Haeckel did not know the true age of this universe or of the earth. He was unaware of the vast durations of time represented by the geologic column of our planet, with its fossil record. Even so, his mind always remained open to those new facts, concepts, and perspectives that were being contributed by the evolutionary sciences. Likewise, Haeckel never hesitated to criticize severely those individuals (particularly religionists) who refused to accept the fact of evolution and its devastating consequences for all earth-bound and human-centered interpretations of reality. For him, cosmic immensity and the probability of life forms and intelligent beings existing elsewhere on other worlds was sufficient reason for doubting that our own species occupies a special place in evolving nature.
Before Darwin had done so, Haeckel wrote that the human animal had emerged from an apelike form.
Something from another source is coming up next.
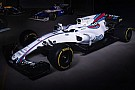 Формула 1 У Williams вперше показали FW40 «живцем»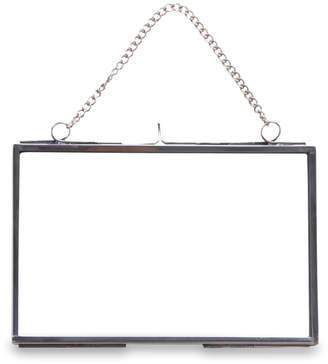 Nkuku Kiko Glass Photo Frame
He speculated that Asia was the birthplace of the first hominids, hypothesizing that a now-vanished land mass (Lemuria) had been the geographical location where the evolution of humanlike hominoids from apelike hominoids had occurred. He even gave the scientific name Pithecanthropus alalus (ape-man without speech) to this assumed “missing link” between fossil apes and the first humans.
Furthermore, Haeckel argued that our species and the three great apes (orangutan, gorilla, and chimpanzee) differ merely in degree rather than in kind, due to the relatively recent separation of the earliest hominid form from a common ancestor with the fossil apes in terms of evolution. He also claimed that all human biological characteristics and mental activities had slowly evolved from earlier apelike forms. Consequently, our species is a recent product of, and totally within, material nature.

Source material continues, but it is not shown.